In time, we'll learn how bad off state government is on the financial front. To put it more bluntly, in about seven months—or toward the end of the 2011 regular legislative session—we'll have a good idea how much money the state Legislature won't spend on higher ed and health care in the 2011-2012 fiscal year, which begins July 1, 2011. Until that time arrives, it's merely guess work to predict what the future holds for state government in general. Suffice it to say, tough times lie ahead, though there is a train of thought that state government needs to undergo a solid round of belt-tightening to help rein in out-of-control spending on many fronts—health care and higher ed included.
Yet, as encouraging as it may be in watching the special interests rise up over the prospect of someone's or some agency's budget being cut to the bone in light of a $1.6-billion revenue shortfall heading into the new fiscal year, how can we convince the populace to pay closer attention to the fiscal woes facing the federal government? Make no mistake, the problems the U.S. treasury faces are far more serious than the ones we're staring at here at home.
With the national economy seemingly stuck in a rut and unemployment hovering around 9.5 percent, the debate in Washington today is focused on whether to extend tax cuts the Congress first approved in 2001. Yes, as asinine as it sounds, there exists a movement among Democrats to raise taxes in the midst of the worst recession since the Great Depression of the 1930s.
Though he's sorely lacking in common sense, President Obama is no fool. He most certainly realizes that if he does not go along with members of the opposition party (Republicans) in extending the Bush-era tax cuts, the fallout from the largest tax increase in the history of the Republic would have profound implications on an already weak economy. If you think the economy is sluggish now, watch what happens if the Congress allows a more than $1 trillion tax increase over 10 years to take effect beginning Jan. 1. That's exactly what will occur if the Congress fails to act by the end of the year on extending the Bush tax cuts, which are scheduled to expire Dec. 31.

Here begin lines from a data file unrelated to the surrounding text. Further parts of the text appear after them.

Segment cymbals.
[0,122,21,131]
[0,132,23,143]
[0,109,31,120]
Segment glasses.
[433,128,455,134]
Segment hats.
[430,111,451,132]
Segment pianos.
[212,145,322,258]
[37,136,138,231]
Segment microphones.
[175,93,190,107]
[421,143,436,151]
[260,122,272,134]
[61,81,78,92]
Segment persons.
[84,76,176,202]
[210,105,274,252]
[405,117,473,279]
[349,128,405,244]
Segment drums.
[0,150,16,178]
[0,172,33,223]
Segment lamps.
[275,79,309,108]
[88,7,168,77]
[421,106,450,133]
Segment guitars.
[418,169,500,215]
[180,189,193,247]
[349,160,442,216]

The sad irony of it all is Obama and the Dems in the Congress were banking on grabbing that more than $1 trillion in new revenues to help finance Obamacare, which the Congress approved earlier this year along party lines. Without the revenues generated courtesy of the expiration of the Bush-era tax cuts, we will witness the country's deficit skyrocket beyond the insurmountable figure in which it stands today--$13 trillion and counting.
Throughout the election season leading up to the November mid-term elections, we were privy to elaborate debates about spending and taxes, which amounted to grandstanding at its worst. So much so that many candidates were successful in convincing the electorate that doing away with the so-called practice of "ear marking" federal appropriations would solve the country's financial problems. The truth of the matter is "ear marks" account for less than 2 percent of all federal government expenditures. Guess what? That 2 percent will be spent one way or another. "Ear marking" simply allows a member of the House or Senate to specifically direct federal appropriations to a member's congressional district or state in general.
Instead of whining and complaining about "ear marks," the candidates should have leveled with the American people. In other words, the time has arrived for the American people to face the cold, hard reality that the only manner in which we can get our financial house in order is to tackle spending on entitlement programs—Social Security and Medicare. Along with spending on defense and making interest payments on the country's debt, the aforementioned entitlement programs account for roughly two-thirds of the federal budget as its stands today. Interest payments on the debt and spending on entitlements will continue to rise with inflation.
Accordingly, we have a pretty simple proposition in front us. We can either raise taxes through the ceiling to maintain the status quo or we can cut spending, and those cuts must include cuts in spending on entitlements.
That's the cold, hard reality of it all, assuming anyone is paying attention.